Tasks:
a: List every Bible reference cited in the personal account of studying the Bible.
b: Please continue the personal account of studying the Bible, starting right after its last sentence.

Page text:

··········

I learned that it is not God’s purpose that we live for such a short period of time and then die. I learned of a coming end to death and the prospect of everlasting life on a paradise earth. As for my dear friend, I learned that he was not conscious or suffering anywhere; rather, he was in a deep sleep, awaiting a resurrection from the dead. What a grand hope that was! Maybe I would see him again!—Revelation 21:4, 5; Ecclesiastes 9:5; John 5:28, 29.
A Difficult Decision
Our Bible discussions were interrupted when I left on the biggest motorcycle club trip planned for that summer. I told my Witness friend, Daniel, that I would call him when I returned. He gave me the book The Truth That Leads to Eternal Life. During the next four weeks of traveling, each time we stopped to rest I read a portion of the book. When I got back, I called Daniel. We made arrangements to study the Bible together, and after the first study, he invited me to attend a meeting at the Kingdom Hall the following Sunday afternoon.

··········

Source data
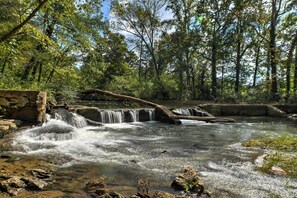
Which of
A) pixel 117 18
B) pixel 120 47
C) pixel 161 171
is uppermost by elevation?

··········

Answers by item number:
a:
Revelation 21:4, 5
Ecclesiastes 9:5
John 5:28, 29

b:
Now, we had a club ride planned that Sunday, and I was expected to be there to take the lead. Sunday morning came and off we went. We stopped at a bar, and everyone started drinking. About one o’clock I casually walked out, started my bike, and returned to the city. At 3:00 p.m., I was at the Kingdom Hall, with T-shirt, blue jeans, boots, beard, and my hair in a pony tail. The Witnesses received me warmly, not mentioning anything about my appearance. They encouraged me to come back. I did, and I have been attending meetings ever since.
The first month was difficult, though, because I was still attending weekly motorcycle club meetings. I soon came to see that if I continued with the club, I would have difficulty applying and living by Bible principles. So I made my decision to quit the club. It was hard to leave those fellows. Over the years, we had experienced many things together, and this had united us closely. On the other hand, it was a relief to leave that violent world behind and to enter Jehovah’s peaceful worldwide organization. I even sold the rifle that was always by my bedside.
Don’t Stick Your Finger in the Fire
Six months after I began my study, I was baptized. In this short period, with Jehovah’s help, I had been able to conquer my drinking habit, and my conduct in general had improved. I now enjoy visiting people at their homes just as Daniel visited me at the beginning. From the Bible, I try to show my neighbors that Jehovah God has a government that outlaws violence, that rules with justice, and that will provide all the righteous things that human governments cannot provide, and that soon there will be no violent people left in the earth. This especially appeals to me because of my past experiences with violence, so I stress it all I can.—Revelation 11:18.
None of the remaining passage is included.